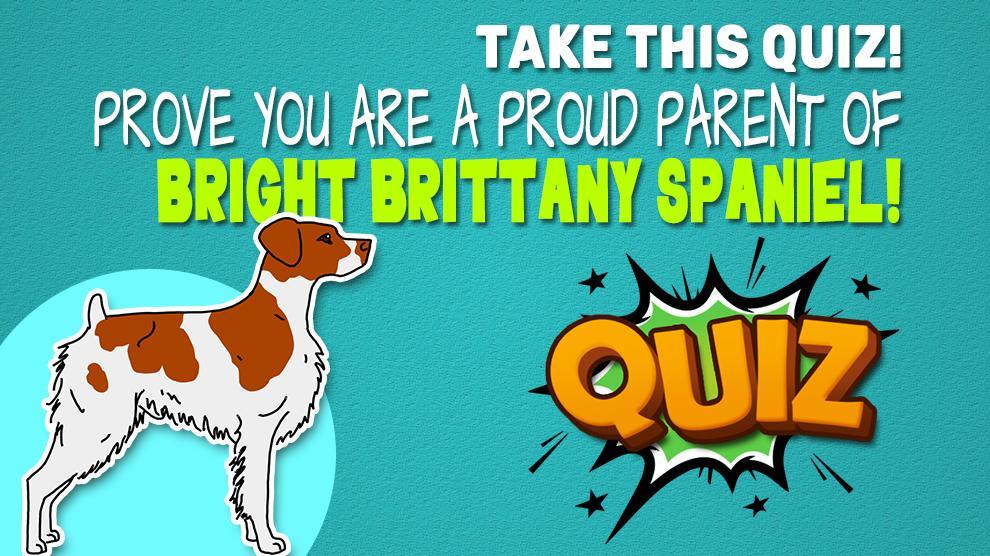Brittany Spaniel Quiz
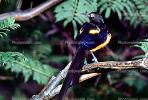 Golden-breasted Starling, Cosmopsarus regius, Sturnidae, ABPV01P09_18
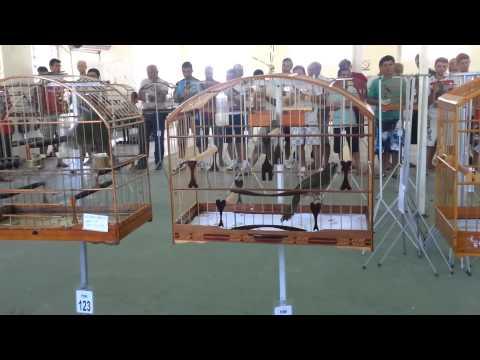 Trinca Ferro Canibal 239 Cantos   Campeão No Torneio Em Florianópolis   Dia 23 12 2012 video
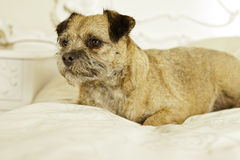 Adorable border terrier royalty free stock photography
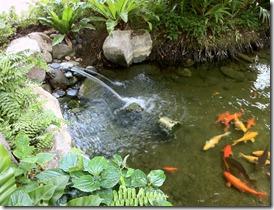 Koi at Rasa Sentosa Resort Singapore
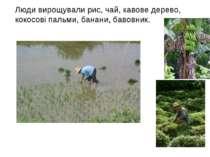 Люди вирощували рис, чай, кавове дерево, кокосові пальми, банани, бавовник.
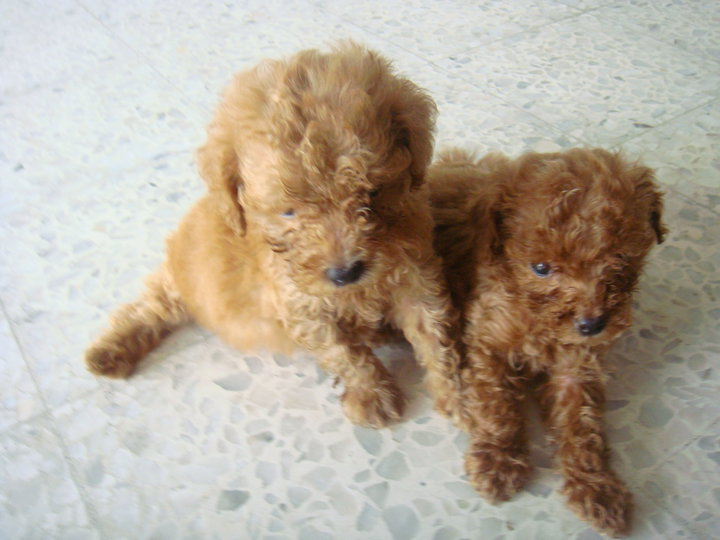 American Barbet Puppy For Sale Puppies For Sale Dogs For Sale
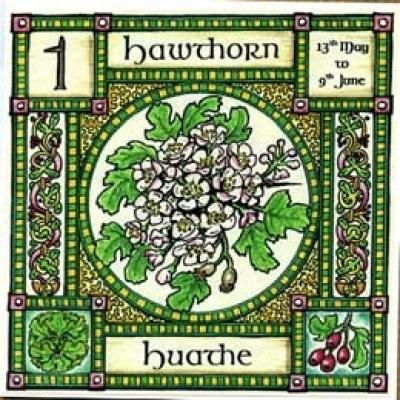 "Hawthorn, Ogham name Huathe, rules 13th May to 9th June. Mayflowers, the blossom of the Hawthorn, are associated with purity and innocence, and are used to crown the Mayqueen, but the ""Faerie thorn"" is also the entrance to the Otherworld........... so beware!"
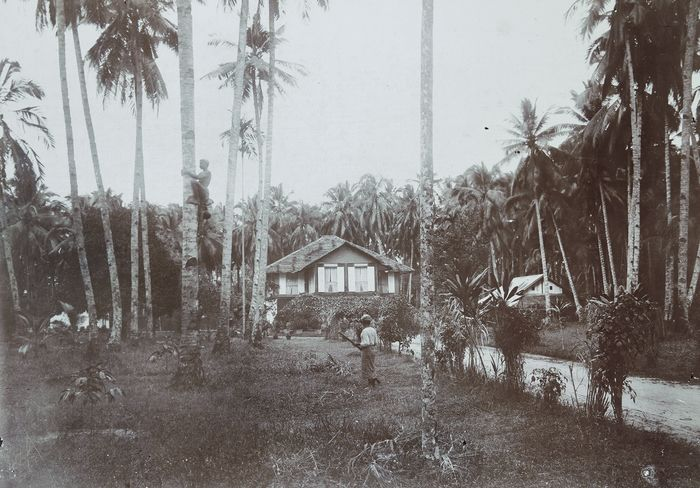 August Kaulfuss (1861-1909) - Native in Penang - Malaysia, 1890.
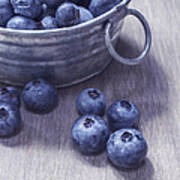 Fresh Picked Blueberries With Vintage Feel Poster by Edward Fielding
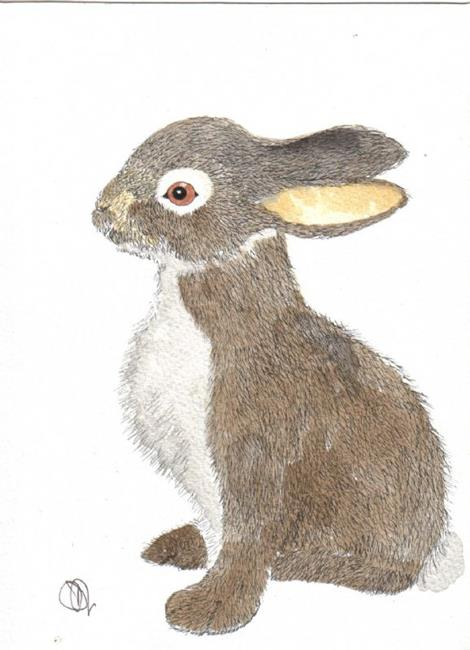 Art: HARE leveret by Artist Dawn Barker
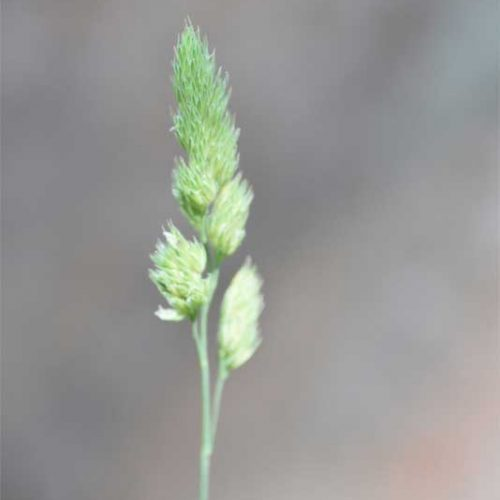 Flowering from May, this native, tussocky grass, Cock's-foot, has flower heads resembling birds' feet, on slim stems.
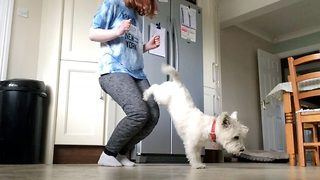 Clever canine has all the tricks up his collar! - Video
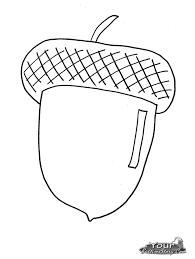 acorn coloring page youtuf com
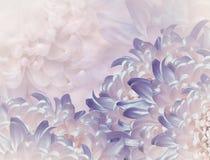 Flores del crisantemo fondo violeta y rosado collage floral Composici?n de la flor Primer fotografía de archivo
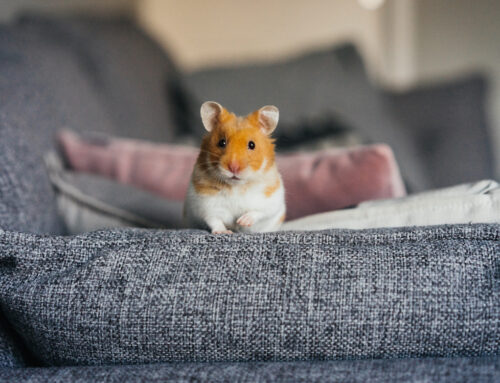 Is It Safe to Have a Hamster in Your Bedroom?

+ + +

(What the task asks) Leave out the images and copy all remaining data word for word.

(Response)
Brittany Spaniel Quiz
 Golden-breasted Starling, Cosmopsarus regius, Sturnidae, ABPV01P09_18
 Trinca Ferro Canibal 239 Cantos   Campeão No Torneio Em Florianópolis   Dia 23 12 2012 video
 Adorable border terrier royalty free stock photography
 Koi at Rasa Sentosa Resort Singapore
 Люди вирощували рис, чай, кавове дерево, кокосові пальми, банани, бавовник.
 American Barbet Puppy For Sale Puppies For Sale Dogs For Sale
 "Hawthorn, Ogham name Huathe, rules 13th May to 9th June. Mayflowers, the blossom of the Hawthorn, are associated with purity and innocence, and are used to crown the Mayqueen, but the ""Faerie thorn"" is also the entrance to the Otherworld........... so beware!"
 August Kaulfuss (1861-1909) - Native in Penang - Malaysia, 1890.
 Fresh Picked Blueberries With Vintage Feel Poster by Edward Fielding
 Art: HARE leveret by Artist Dawn Barker
 Flowering from May, this native, tussocky grass, Cock's-foot, has flower heads resembling birds' feet, on slim stems.
 Clever canine has all the tricks up his collar! - Video
 acorn coloring page youtuf com
 Flores del crisantemo fondo violeta y rosado collage floral Composici?n de la flor Primer fotografía de archivo
 Is It Safe to Have a Hamster in Your Bedroom?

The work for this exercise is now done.